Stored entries
Segment Open
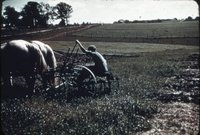 Farmer On Horse Drawn Plow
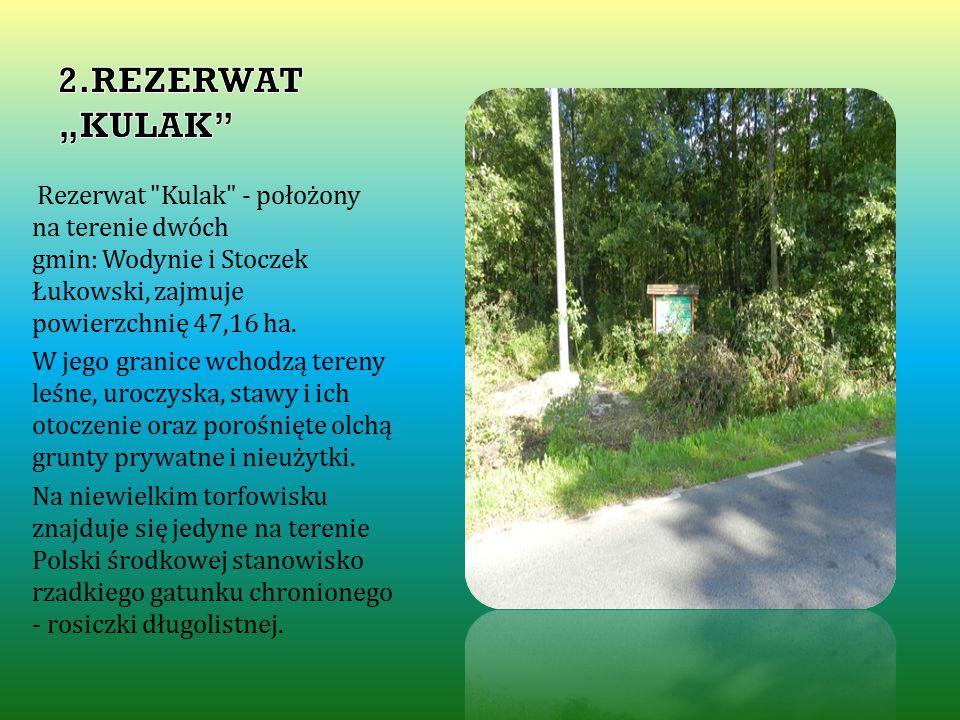 Rezerwat Kulak - położony na terenie dwóch gmin: Wodynie i Stoczek Łukowski, zajmuje powierzchnię 47,16 ha.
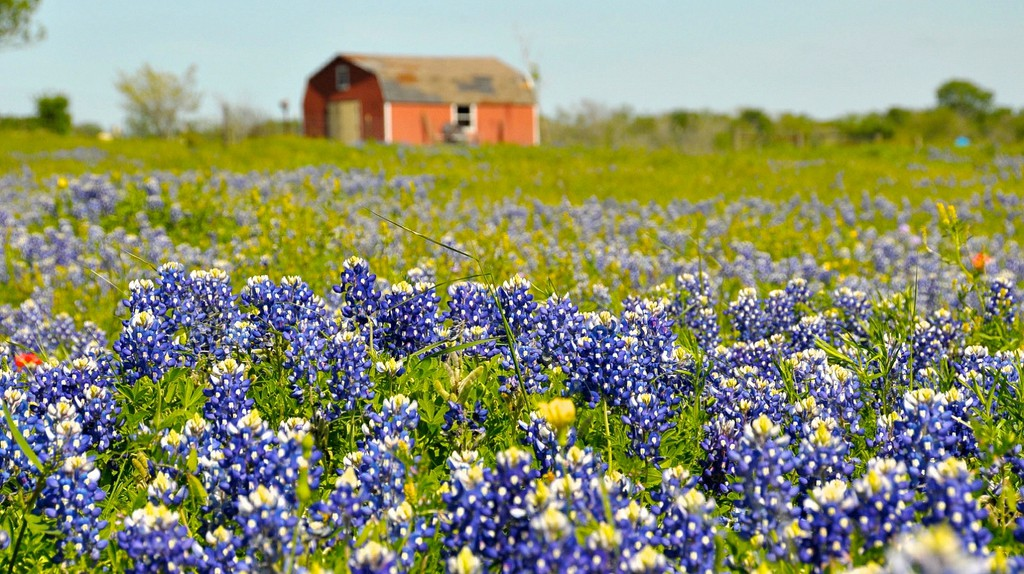 Texas Wildflowers | ©  faungg's photos / Flickr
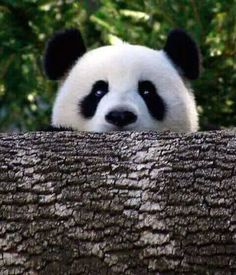 panda love, why hello there! These pandas are so adorable one… Nature Animals, Animals And Pets, Baby Animals, Funny Animals, Cute Animals, Wild Animals, Cute Creatures, Beautiful Creatures, Animals Beautiful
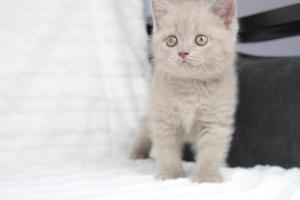 Koty Brytyjskie Liliowe Pipi (14)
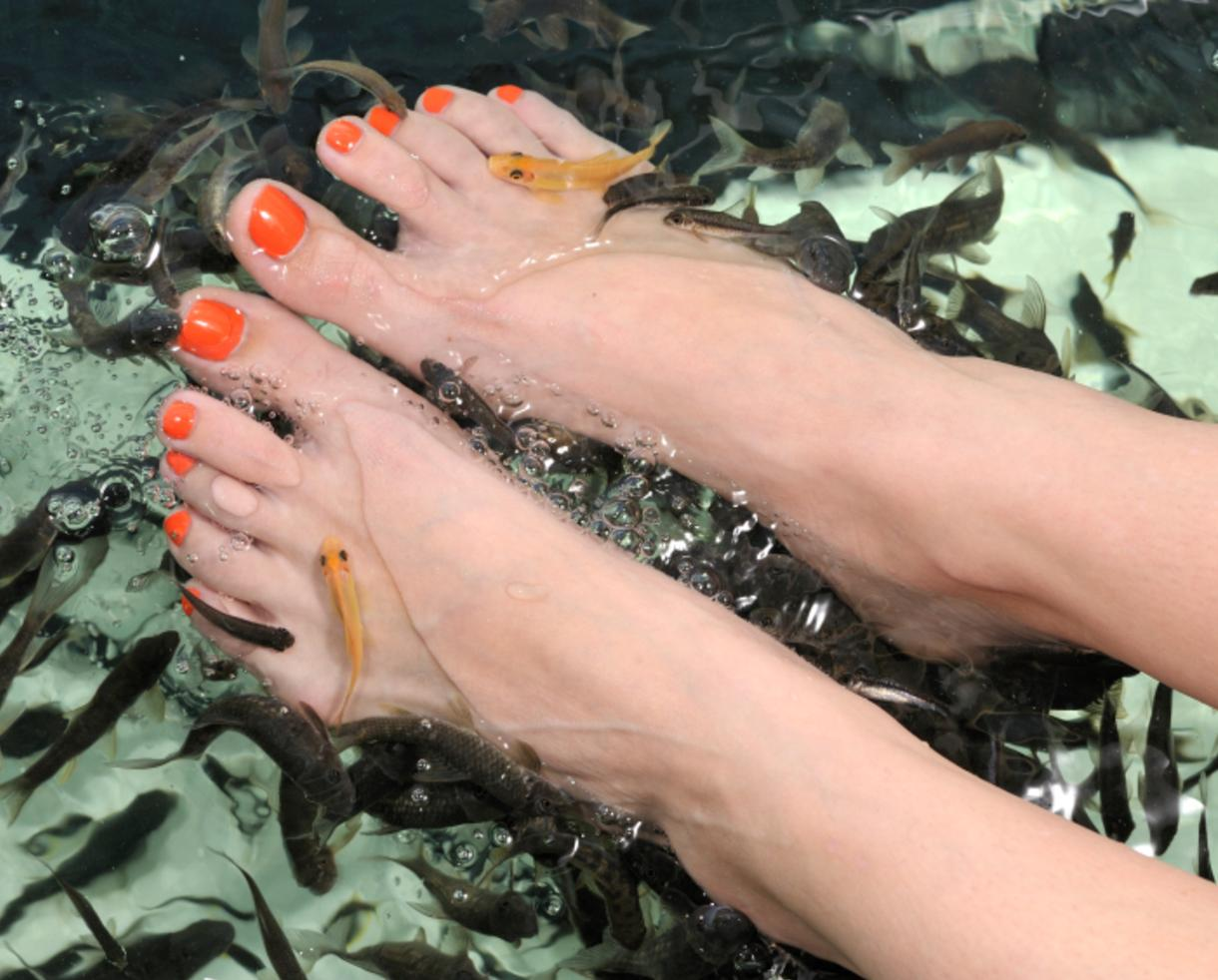 20 minute fish therapy session regular manicure and for Fish pedicure nyc
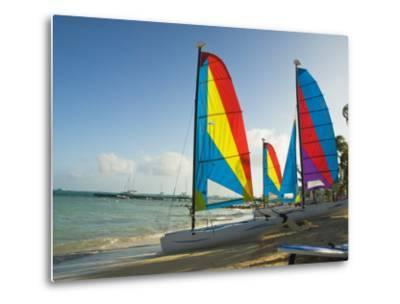 Catamarans with Colorful Sails on a Beach-James Forte-Metal Print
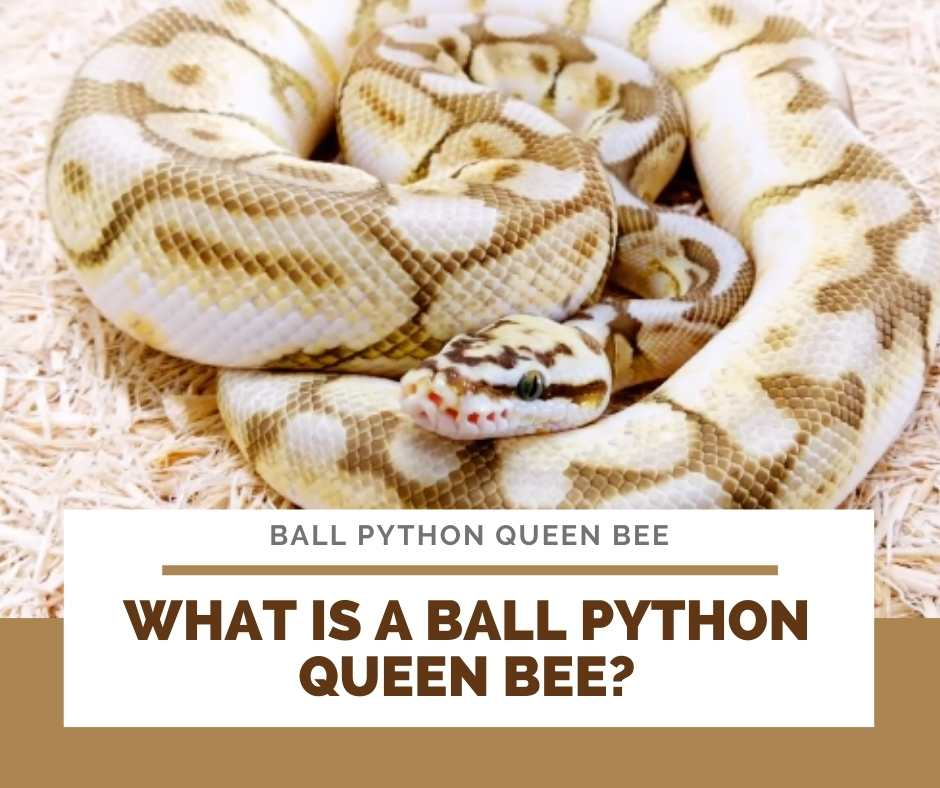 What Is A Ball Python Queen Bee?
Segment Closed
Task brief
Omit the pictures. Print, word for word, the lines from the beginning of the entries above through the line that holds "Texas Wildflowers |".

Exercise answer
 Farmer On Horse Drawn Plow
 Rezerwat Kulak - położony na terenie dwóch gmin: Wodynie i Stoczek Łukowski, zajmuje powierzchnię 47,16 ha.
 Texas Wildflowers | ©  faungg's photos / Flickr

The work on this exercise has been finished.